This is a tough one. I really struggled with dishonesty. It took a lot of working through for me to understand that lying is a reflection of the liar, not me.The impact of lies on me was massively challenging to let go.
I came to understand that making them wrong for lying didn’t help anyone. Where I got to, and it’s a hard road, is no longer minding what other people say.
I’ll give you one example. My eldest brother would visit my state and call me to tell me that he couldn’t get out to see me. It was a cruel thing to do. It falls into lying as it shows an insensitivity and lack of care of the impact of this behaviour and the implied promise that if they came to my state they would come to see me.
I came to undestand that most of my upset came from my thwarted expectations. I expected them to visit, I expected to matter to them as they did for me. I expected them to treat me with respect. You know what? They don’t have to. Isn’t that a bugger?
When I looked closely at my upset I found that most of it was due to my own expectations being thwarted and unfulfilled. And that hurts.

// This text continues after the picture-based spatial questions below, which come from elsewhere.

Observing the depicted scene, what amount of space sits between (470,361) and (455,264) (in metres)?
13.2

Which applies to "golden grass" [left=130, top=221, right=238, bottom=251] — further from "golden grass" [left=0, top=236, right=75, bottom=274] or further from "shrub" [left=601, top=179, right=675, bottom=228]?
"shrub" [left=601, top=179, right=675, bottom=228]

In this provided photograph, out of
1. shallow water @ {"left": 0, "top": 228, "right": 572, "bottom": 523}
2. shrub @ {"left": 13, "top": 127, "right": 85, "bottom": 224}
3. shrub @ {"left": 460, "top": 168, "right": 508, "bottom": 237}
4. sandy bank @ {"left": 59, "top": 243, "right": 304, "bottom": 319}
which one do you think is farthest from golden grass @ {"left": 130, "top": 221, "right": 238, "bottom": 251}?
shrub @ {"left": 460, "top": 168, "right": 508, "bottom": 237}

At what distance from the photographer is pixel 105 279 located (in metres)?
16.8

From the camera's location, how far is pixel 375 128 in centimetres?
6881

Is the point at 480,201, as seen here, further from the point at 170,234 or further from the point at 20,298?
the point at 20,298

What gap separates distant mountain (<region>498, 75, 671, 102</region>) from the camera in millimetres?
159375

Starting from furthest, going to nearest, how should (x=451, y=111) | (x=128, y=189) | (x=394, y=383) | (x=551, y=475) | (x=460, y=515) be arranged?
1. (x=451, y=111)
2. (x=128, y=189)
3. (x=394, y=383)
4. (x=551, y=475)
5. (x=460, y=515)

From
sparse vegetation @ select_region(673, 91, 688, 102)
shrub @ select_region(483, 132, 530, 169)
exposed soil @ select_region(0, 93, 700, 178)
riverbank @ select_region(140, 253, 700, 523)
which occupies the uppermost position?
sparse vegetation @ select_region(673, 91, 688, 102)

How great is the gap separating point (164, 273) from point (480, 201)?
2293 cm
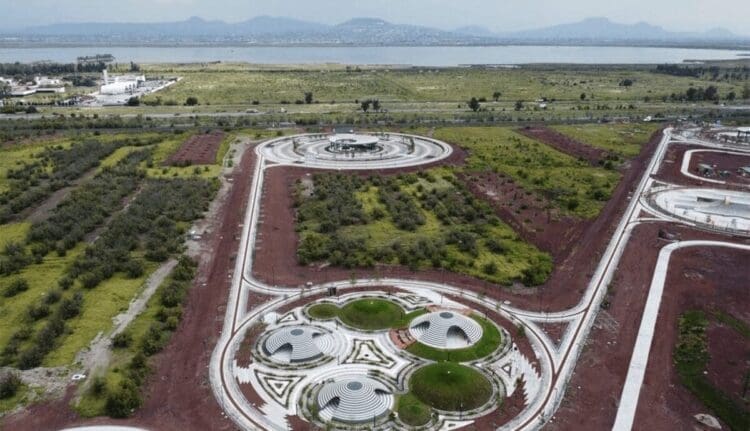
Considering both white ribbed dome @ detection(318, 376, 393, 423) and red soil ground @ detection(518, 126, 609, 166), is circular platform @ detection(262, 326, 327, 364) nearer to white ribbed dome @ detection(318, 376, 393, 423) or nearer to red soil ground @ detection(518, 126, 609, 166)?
white ribbed dome @ detection(318, 376, 393, 423)

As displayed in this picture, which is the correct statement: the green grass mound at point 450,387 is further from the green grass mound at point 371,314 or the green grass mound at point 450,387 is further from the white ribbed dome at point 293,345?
the white ribbed dome at point 293,345

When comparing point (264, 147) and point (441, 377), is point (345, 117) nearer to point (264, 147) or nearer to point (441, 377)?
point (264, 147)

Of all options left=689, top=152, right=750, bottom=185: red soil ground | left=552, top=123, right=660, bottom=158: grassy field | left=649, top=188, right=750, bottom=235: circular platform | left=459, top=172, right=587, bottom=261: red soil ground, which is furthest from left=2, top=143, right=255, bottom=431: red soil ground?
left=552, top=123, right=660, bottom=158: grassy field

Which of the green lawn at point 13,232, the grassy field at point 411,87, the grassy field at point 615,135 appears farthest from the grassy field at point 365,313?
the grassy field at point 411,87

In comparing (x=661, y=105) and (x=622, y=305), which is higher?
(x=661, y=105)

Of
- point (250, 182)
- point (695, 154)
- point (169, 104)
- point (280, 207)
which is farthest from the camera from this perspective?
point (169, 104)

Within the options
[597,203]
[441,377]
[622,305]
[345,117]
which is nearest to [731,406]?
[622,305]
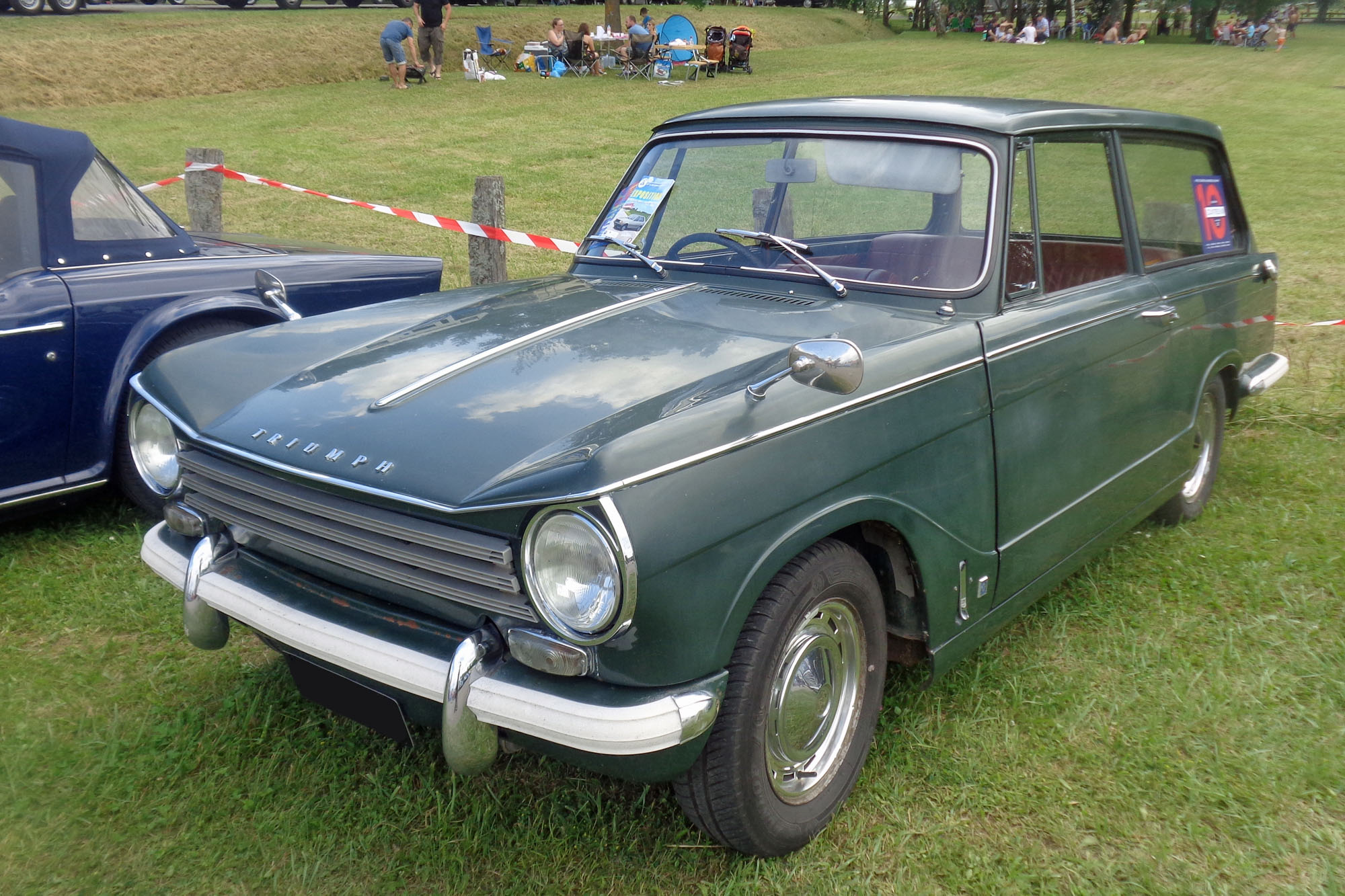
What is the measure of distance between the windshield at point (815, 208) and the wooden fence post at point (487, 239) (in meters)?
2.55

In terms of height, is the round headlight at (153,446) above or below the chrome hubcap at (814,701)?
Answer: above

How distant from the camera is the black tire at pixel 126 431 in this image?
4.09m

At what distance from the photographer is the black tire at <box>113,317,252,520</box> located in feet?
13.4

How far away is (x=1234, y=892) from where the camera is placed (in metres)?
2.44

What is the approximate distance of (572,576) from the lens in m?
2.08

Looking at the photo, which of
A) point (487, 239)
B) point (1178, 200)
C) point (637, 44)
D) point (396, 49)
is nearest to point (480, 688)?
point (1178, 200)

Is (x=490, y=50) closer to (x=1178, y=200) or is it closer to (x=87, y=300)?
(x=87, y=300)

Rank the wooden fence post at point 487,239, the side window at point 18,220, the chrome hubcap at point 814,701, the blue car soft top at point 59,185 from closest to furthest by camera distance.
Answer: the chrome hubcap at point 814,701
the side window at point 18,220
the blue car soft top at point 59,185
the wooden fence post at point 487,239

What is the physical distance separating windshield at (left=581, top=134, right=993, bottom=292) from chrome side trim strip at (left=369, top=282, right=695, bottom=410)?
31cm

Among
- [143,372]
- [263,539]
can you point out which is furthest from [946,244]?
[143,372]

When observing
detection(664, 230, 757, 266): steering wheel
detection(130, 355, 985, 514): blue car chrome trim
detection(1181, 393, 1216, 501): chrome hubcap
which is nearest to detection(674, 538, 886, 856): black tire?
detection(130, 355, 985, 514): blue car chrome trim

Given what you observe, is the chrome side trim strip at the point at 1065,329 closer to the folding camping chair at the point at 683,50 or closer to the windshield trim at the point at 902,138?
the windshield trim at the point at 902,138

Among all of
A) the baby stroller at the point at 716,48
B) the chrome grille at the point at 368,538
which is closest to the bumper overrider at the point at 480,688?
the chrome grille at the point at 368,538

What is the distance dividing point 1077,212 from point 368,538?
253 centimetres
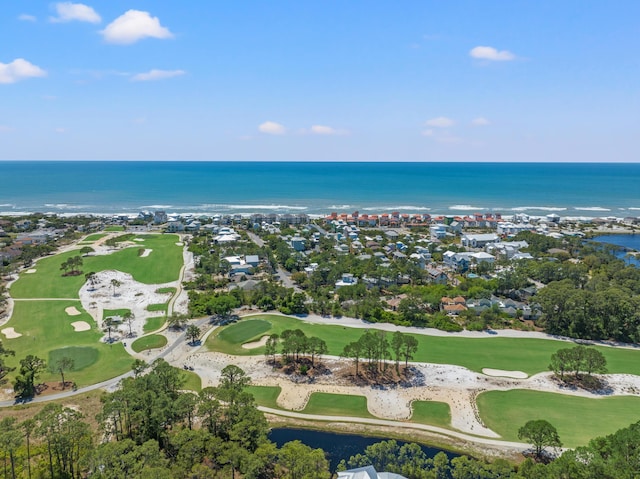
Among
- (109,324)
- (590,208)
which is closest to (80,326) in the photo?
(109,324)

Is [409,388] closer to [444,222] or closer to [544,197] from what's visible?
[444,222]

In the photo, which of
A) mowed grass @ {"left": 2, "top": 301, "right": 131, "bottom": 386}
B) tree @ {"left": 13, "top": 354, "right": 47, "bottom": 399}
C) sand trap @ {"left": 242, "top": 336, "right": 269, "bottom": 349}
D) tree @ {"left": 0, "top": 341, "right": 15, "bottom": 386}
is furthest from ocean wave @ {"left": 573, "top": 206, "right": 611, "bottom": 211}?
tree @ {"left": 0, "top": 341, "right": 15, "bottom": 386}

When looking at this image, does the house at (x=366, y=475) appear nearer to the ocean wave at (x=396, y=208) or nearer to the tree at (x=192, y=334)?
the tree at (x=192, y=334)

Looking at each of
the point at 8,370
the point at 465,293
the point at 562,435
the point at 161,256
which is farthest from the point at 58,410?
the point at 161,256

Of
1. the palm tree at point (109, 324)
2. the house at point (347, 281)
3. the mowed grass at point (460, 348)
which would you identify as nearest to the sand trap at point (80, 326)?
the palm tree at point (109, 324)

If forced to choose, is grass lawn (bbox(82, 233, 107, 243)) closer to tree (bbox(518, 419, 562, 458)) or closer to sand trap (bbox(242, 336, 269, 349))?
sand trap (bbox(242, 336, 269, 349))

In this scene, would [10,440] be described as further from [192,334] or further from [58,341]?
[58,341]
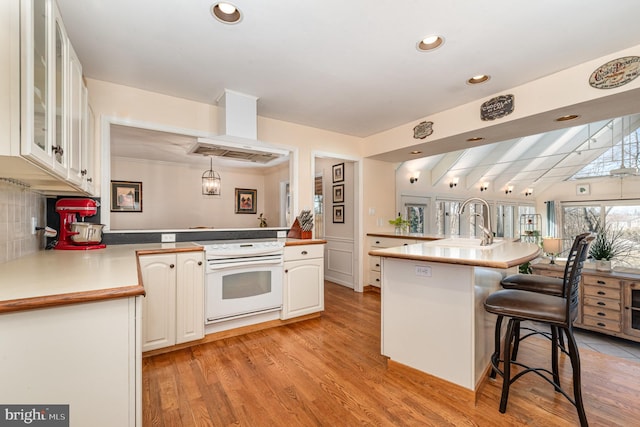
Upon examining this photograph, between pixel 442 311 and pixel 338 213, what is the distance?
3.13 metres

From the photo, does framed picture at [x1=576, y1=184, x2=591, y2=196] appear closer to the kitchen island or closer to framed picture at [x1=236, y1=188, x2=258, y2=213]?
the kitchen island

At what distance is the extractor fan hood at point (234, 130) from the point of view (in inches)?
110

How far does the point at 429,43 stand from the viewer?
2033 mm

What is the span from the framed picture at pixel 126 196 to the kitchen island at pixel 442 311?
537 cm

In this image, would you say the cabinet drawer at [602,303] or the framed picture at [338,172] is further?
the framed picture at [338,172]

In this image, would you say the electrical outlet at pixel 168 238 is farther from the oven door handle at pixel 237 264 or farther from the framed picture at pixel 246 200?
the framed picture at pixel 246 200

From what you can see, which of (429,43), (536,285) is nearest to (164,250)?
(429,43)

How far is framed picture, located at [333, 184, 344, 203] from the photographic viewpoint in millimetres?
4758

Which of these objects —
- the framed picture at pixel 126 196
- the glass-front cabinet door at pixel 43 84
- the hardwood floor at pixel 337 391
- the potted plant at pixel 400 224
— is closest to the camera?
the glass-front cabinet door at pixel 43 84

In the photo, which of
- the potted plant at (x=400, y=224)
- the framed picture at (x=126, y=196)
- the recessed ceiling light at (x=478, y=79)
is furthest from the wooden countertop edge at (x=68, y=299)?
the framed picture at (x=126, y=196)

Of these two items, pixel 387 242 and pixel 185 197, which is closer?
pixel 387 242

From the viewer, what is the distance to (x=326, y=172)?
16.9 ft

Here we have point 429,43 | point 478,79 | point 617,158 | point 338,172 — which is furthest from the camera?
point 617,158

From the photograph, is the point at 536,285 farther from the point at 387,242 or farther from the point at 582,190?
the point at 582,190
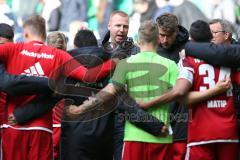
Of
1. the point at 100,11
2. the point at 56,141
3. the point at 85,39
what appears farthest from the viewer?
the point at 100,11

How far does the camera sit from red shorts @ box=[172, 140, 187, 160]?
8992 millimetres

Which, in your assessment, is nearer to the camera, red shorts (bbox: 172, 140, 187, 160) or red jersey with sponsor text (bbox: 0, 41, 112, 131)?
red jersey with sponsor text (bbox: 0, 41, 112, 131)

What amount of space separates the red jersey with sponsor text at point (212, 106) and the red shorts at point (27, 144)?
1798 millimetres

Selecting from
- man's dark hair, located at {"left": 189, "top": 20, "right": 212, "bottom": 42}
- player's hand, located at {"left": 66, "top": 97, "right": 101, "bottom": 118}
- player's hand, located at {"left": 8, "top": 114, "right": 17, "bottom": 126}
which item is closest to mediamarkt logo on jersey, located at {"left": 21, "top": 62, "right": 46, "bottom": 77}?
player's hand, located at {"left": 8, "top": 114, "right": 17, "bottom": 126}

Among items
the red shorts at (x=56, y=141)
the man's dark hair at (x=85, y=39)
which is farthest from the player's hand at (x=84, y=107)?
the red shorts at (x=56, y=141)

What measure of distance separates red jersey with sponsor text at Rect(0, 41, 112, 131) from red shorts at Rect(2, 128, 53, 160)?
0.08m

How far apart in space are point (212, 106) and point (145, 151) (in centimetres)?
91

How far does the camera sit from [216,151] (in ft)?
26.0

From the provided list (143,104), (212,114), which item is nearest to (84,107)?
(143,104)

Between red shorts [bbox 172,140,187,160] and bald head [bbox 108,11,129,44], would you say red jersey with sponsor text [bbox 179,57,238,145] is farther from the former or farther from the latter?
bald head [bbox 108,11,129,44]

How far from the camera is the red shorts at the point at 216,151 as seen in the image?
7848 millimetres

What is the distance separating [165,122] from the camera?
7676 mm

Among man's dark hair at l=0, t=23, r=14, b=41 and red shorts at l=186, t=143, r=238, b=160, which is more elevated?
man's dark hair at l=0, t=23, r=14, b=41

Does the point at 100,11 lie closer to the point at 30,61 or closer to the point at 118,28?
the point at 118,28
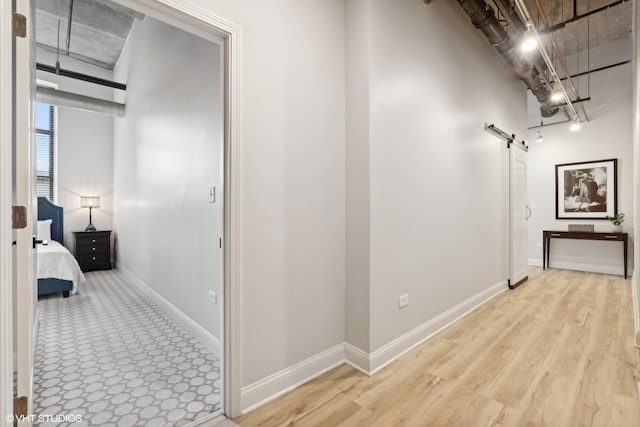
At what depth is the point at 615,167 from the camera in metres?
5.25

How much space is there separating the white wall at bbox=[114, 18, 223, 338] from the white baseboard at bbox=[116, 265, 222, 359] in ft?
0.19

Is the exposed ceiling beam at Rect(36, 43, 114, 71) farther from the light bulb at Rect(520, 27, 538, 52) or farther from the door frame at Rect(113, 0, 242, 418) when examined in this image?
the light bulb at Rect(520, 27, 538, 52)

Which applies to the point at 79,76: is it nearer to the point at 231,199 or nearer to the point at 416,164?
the point at 231,199

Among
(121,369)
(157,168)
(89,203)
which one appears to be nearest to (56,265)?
(157,168)

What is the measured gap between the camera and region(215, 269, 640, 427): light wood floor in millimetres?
1703

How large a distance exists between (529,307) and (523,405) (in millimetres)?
2246

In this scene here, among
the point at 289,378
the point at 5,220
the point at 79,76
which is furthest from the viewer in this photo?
the point at 79,76

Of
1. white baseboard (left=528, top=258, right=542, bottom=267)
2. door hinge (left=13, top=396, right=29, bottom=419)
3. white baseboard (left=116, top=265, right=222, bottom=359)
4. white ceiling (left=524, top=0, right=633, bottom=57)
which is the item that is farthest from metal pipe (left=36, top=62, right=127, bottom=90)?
white baseboard (left=528, top=258, right=542, bottom=267)

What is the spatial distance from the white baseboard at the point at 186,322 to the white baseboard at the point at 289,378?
1.11ft

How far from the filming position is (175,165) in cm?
325

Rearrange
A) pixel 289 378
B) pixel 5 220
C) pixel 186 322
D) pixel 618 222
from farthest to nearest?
pixel 618 222
pixel 186 322
pixel 289 378
pixel 5 220

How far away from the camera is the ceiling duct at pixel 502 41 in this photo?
282cm

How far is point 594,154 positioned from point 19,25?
775cm

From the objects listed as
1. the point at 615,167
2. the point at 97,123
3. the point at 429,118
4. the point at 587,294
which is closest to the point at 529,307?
the point at 587,294
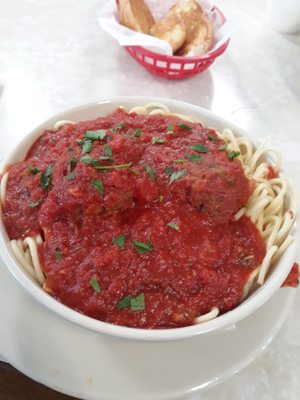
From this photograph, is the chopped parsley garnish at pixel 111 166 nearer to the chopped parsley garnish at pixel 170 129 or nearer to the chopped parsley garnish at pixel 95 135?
the chopped parsley garnish at pixel 95 135

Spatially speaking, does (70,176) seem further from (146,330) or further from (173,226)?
(146,330)

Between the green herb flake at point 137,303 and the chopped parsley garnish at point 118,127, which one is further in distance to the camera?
the chopped parsley garnish at point 118,127

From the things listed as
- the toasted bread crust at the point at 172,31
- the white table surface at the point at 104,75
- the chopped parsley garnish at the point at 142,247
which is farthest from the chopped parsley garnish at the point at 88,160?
the toasted bread crust at the point at 172,31

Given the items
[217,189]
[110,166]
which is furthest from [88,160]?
[217,189]

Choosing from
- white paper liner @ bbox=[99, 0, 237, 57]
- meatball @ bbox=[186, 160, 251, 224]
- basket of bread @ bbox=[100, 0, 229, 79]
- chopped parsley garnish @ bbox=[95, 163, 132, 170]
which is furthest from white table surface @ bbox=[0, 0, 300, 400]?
chopped parsley garnish @ bbox=[95, 163, 132, 170]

I changed my expectations of my brother and stopped calling or expecting anything from him, I was able to appreciate when I did see him and not look for anything more.
There came an occasion where he apologised, one out of the blue visit, for not seeing me for over a year. I stared at him in absolute astonishment and said no, you were here in summer. No, he said, that was last summer. Oh, I said surprised, I hadn’t noticed. I truly hadn’t. He was so offended! How funny is that?
I will say that others’ duplicity is one of the things I’ve really struggled with. It’s been very painful. My expectations on others now do not impede the development of my relationships or enjoyment of my life.
PS I still love him & think he’s a lovely man and am pleased to see him whenever I do.